裏には同じ書体で「石原酒店」と書かれている。

金ちゃん) 貧乏徳利をぶら下げているこの人は「要ちゃん」って言って、うちの親父と同郷で同い年なんですね。
定職がなく、方々へ手伝いに行って、結局は大工になるんだけども…、う~ん、学校行ってないから寸法が出せない。当たれないんですね、寸法が…。
だから結局は、ただトンカチ持って釘を打つだけの「ぶっつけ大工」と言われたんですよ。

金ちゃんにお話を伺っていて楽しいことの1つは、今回の「ぶっつけ大工」のように、それまで知らなかった言葉を知ることができる点だ。

金ちゃん) でも、この要ちゃんは人が良くてね、うちの親父の言うこともよく聞いてくれて、親父もよく仕事を手伝ってもらい、代わりにお小遣いを渡してた。
僕の言うことも、どういうわけだかよく聞いてくれて、「何々が欲しい」とか言うと必ず見っけてきてくれたり、「どこどこ行きたい」なんて言うと必ず連れていってくれたりした人なんです。

お酒を奢ってもらう代わりに…

金ちゃん) 要ちゃんは、夜鷹のお姉さんが金が無いことはわかっていた。酒が好きだってことも知ってる。

━━ うんうん。

金ちゃん) で、優しい人だから、何か手伝いをして金が入った時はお姉さんに奢ってたんです。
朝霞の駅前に清水屋っていう立ち飲み酒屋があって、そこへ行っちゃぁ、奢ってやった。

━━ この半纏を着たオジサンが要ちゃんですね?

金ちゃん) そうです。
そして、お姉さんはそのお礼に…うん、まあ…体を…

━━ 売ってたわけですね。

━━ この絵に描かれた2人のやり取りなんですけど、夜鷹のお姉さんが「だんな いつも わりいやいね」って言っているのは、居酒屋でいつも奢ってもらってることに対して、ですかね?

金ちゃん) そうですね。

━━ その後、要ちゃんが「俺の方こそすまねえやい」って言っているのは?

金ちゃん) 「俺の方こそすまねえ」って言うのは、「俺の方こそ、いつもあんたが相手にしてくれて…」ってことですよ。

━━ なるほど、なるほど。

金ちゃん) 要するに、安い金で思いを遂げさせてもらって…、っていうことですね。

━━ そういうことなんですね。

同胞(はらから)割引

金ちゃん) ということで、お姉さんは体を売ってたんだけども、ハラカラ割引っていうやつだったんです

━━ ハラカラ割引?

金ちゃん) 同胞(ドウホウ)割引とも言いました。

━━ あぁ、日本人同士ってことですか?

金ちゃん) そうそうそうそう。
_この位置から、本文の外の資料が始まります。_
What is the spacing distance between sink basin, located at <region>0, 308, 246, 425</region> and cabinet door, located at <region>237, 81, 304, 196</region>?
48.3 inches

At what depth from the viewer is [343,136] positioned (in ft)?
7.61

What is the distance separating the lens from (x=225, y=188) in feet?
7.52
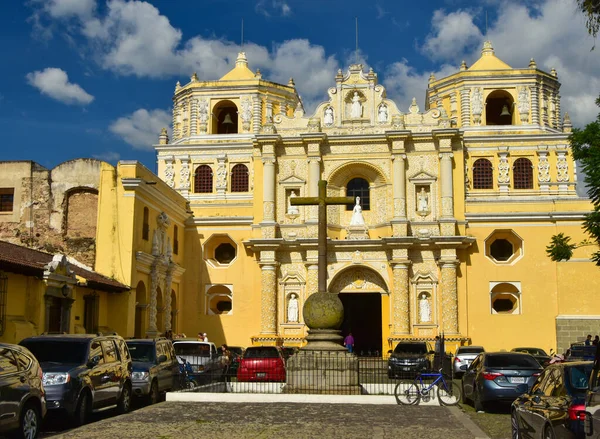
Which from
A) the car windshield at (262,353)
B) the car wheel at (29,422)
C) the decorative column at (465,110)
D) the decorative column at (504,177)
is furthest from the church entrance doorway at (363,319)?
the car wheel at (29,422)

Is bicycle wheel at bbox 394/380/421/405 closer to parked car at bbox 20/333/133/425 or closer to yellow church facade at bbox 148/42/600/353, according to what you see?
parked car at bbox 20/333/133/425

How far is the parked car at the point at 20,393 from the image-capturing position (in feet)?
35.9

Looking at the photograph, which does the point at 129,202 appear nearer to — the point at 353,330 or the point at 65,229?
the point at 65,229

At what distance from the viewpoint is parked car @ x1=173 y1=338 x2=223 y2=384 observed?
72.5ft

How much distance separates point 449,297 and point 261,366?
53.0 feet

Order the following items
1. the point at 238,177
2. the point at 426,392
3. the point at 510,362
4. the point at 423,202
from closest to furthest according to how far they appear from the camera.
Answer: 1. the point at 510,362
2. the point at 426,392
3. the point at 423,202
4. the point at 238,177

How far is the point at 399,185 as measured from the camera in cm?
3806

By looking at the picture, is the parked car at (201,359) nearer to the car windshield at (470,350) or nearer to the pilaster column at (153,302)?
the pilaster column at (153,302)

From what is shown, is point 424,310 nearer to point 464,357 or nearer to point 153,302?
point 464,357

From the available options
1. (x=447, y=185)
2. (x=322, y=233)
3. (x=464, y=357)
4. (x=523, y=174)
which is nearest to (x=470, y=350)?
(x=464, y=357)

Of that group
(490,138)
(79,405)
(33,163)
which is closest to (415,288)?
(490,138)

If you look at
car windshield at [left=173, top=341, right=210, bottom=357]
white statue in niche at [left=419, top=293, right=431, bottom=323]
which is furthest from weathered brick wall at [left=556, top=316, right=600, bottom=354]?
car windshield at [left=173, top=341, right=210, bottom=357]

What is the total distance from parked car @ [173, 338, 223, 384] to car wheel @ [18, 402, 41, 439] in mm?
9929

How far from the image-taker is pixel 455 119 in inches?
1594
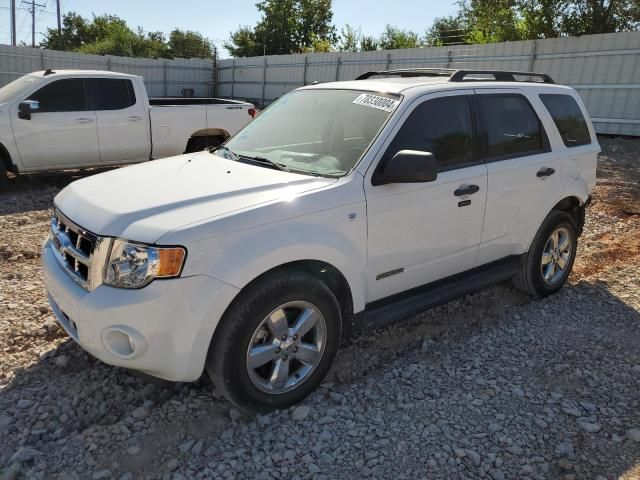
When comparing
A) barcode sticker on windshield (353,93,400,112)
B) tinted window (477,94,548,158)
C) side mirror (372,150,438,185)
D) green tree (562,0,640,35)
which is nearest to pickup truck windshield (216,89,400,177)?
barcode sticker on windshield (353,93,400,112)

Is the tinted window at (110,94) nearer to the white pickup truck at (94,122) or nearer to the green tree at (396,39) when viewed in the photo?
the white pickup truck at (94,122)

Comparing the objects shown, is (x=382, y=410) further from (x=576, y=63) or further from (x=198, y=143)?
(x=576, y=63)

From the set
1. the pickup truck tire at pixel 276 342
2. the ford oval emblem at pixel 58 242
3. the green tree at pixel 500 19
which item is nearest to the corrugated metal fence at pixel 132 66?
the green tree at pixel 500 19

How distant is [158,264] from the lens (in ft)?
8.43

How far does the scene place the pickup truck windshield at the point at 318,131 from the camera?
344 centimetres

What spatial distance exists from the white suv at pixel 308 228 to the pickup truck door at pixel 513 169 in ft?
0.05

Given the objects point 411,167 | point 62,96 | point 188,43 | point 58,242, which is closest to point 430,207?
point 411,167

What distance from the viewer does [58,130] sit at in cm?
822

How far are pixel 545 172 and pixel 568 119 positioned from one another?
2.48 feet

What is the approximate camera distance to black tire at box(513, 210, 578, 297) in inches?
182

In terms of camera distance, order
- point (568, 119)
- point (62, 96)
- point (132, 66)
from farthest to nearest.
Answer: point (132, 66)
point (62, 96)
point (568, 119)

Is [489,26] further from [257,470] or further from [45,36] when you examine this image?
[45,36]

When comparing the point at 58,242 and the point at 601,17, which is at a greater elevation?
the point at 601,17

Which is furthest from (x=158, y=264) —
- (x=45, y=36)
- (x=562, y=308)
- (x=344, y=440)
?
(x=45, y=36)
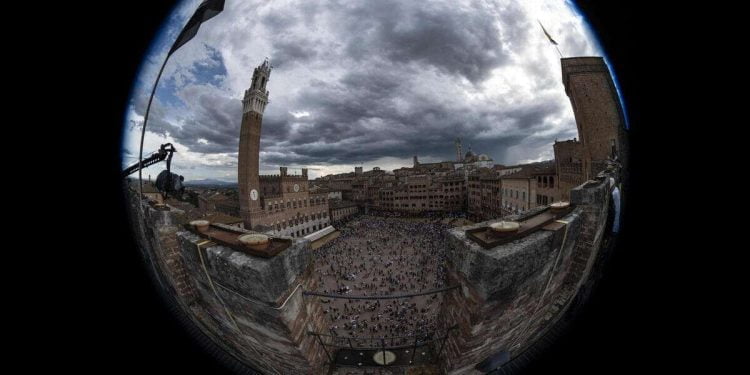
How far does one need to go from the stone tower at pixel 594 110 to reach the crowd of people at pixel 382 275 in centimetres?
840

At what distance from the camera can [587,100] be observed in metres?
3.01

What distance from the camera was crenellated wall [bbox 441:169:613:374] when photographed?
2182mm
確かね、二割引き。

━━ じゃあ、50円だったら…40円?

金ちゃん) この人も、奢ってもらうのを恩に着てたんでしょう。

━━ なるほどねぇ。

要ちゃんと夜鷹の恋

金ちゃん) でもね、もしかしたらね、要ちゃんとお姉さんの関係は、金銭づくだけではなかった気もするんですよ。

━━ 愛情もあったということですか?

金ちゃん) うん。私は子供心にね、「この二人は…」って、そんな覚えで見てました。

子どもは敏感だ。大人が隠そうとしている愛憎関係を本能的に見抜くということは、ままある気がする。

最下級の娼婦である夜鷹と、学も無く金も無い要ちゃんは、同じ匂いを感じ取り、相手が見せる優しさに、いつしか惹かれあったのかもしれない。
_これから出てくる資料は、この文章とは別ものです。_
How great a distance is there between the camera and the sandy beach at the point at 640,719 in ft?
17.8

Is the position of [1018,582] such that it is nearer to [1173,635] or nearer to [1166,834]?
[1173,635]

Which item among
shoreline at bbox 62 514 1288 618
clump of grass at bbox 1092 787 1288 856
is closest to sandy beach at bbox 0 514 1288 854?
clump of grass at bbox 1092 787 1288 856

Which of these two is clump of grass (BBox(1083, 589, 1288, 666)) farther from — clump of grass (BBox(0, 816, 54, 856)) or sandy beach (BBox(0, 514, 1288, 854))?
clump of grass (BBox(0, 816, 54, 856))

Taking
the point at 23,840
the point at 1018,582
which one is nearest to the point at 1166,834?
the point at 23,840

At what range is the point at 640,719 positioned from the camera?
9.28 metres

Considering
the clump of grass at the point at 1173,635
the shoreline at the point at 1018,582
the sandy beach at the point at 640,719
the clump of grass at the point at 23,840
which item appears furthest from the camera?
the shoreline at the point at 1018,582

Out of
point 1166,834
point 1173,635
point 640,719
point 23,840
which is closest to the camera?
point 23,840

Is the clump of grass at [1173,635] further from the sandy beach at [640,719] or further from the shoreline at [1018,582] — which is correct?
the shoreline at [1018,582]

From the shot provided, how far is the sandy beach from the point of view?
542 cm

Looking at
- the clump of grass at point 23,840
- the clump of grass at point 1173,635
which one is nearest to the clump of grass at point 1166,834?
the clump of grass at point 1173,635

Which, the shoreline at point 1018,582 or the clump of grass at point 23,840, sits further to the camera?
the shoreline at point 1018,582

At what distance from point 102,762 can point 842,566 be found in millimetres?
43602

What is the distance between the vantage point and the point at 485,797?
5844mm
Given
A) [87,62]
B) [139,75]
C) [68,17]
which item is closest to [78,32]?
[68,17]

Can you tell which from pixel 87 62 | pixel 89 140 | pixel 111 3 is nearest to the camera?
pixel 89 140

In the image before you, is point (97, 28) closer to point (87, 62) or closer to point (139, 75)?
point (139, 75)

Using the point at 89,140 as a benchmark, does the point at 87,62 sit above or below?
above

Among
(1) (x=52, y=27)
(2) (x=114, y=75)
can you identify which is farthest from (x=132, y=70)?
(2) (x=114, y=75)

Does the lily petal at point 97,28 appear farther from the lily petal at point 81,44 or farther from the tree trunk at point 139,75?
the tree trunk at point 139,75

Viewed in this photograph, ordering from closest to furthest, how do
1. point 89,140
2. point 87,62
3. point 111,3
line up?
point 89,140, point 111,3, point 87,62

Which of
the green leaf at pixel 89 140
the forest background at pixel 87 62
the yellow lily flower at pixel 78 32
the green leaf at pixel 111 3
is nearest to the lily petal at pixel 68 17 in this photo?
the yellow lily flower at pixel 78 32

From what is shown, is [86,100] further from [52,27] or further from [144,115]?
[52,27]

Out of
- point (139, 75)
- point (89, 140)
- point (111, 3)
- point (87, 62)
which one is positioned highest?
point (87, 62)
しかし、そんな二人に訪れた結末は、あまりにも悲しかった・・・

首つり

金ちゃん) ところが、私が小学5年生のクリスマスの朝、このお姉さんは首つりしちゃう。

━━ いやあ…

金ちゃん) 場所は「ハケの山」って呼ばれていて、今は大きな団地が建っちゃったけど、昔はそこに、深い深い雑木林があったんですね。
そこで首つりしているのが見つかった。

━━ う~ん…

金ちゃん) 「ハケの山」は追い剥ぎやら何やら、のべつ幕なしに出没する、いちばん危険な場所なんですよ。

━━ 彼女は、そこを仕事場にしてたんですかね?

金ちゃん)  うん、まあ、その辺をね…。まあ、そこばかりじゃないけども、乞食パン助だったから駅の近所には立てないし、結局は、そういった雑木林でね、仕事をしてたようです。

乞食パン助は前にも説明したが、宿無しで、白百合会のような組織にも属さない、最も弱い立場のパンパンガールのこと。

発見された首吊り死体は一目で乞食パン助だと分かった、という。
アメリカ兵の気をひく派手な衣装ながら、いつ洗濯したのやらわからぬ汚れようで、髪はホコリで白茶け皮膚は垢じみていたからだ。

警察はすぐ、朝霞駅の夜鷹と判断したが、常に肌身離さず持ち歩いている全財産の入った肩掛けの2つのカバンと花茣蓙が、どこにも見当たらなかった。

実は、遺体として発見される前、この女性が2人のアメリカ兵に担がれて林の奥に消えるのが目撃されていたが、後からやって来たMP(米軍警察)は、ろくに捜査もせずに「自殺」で片付けてしまったという。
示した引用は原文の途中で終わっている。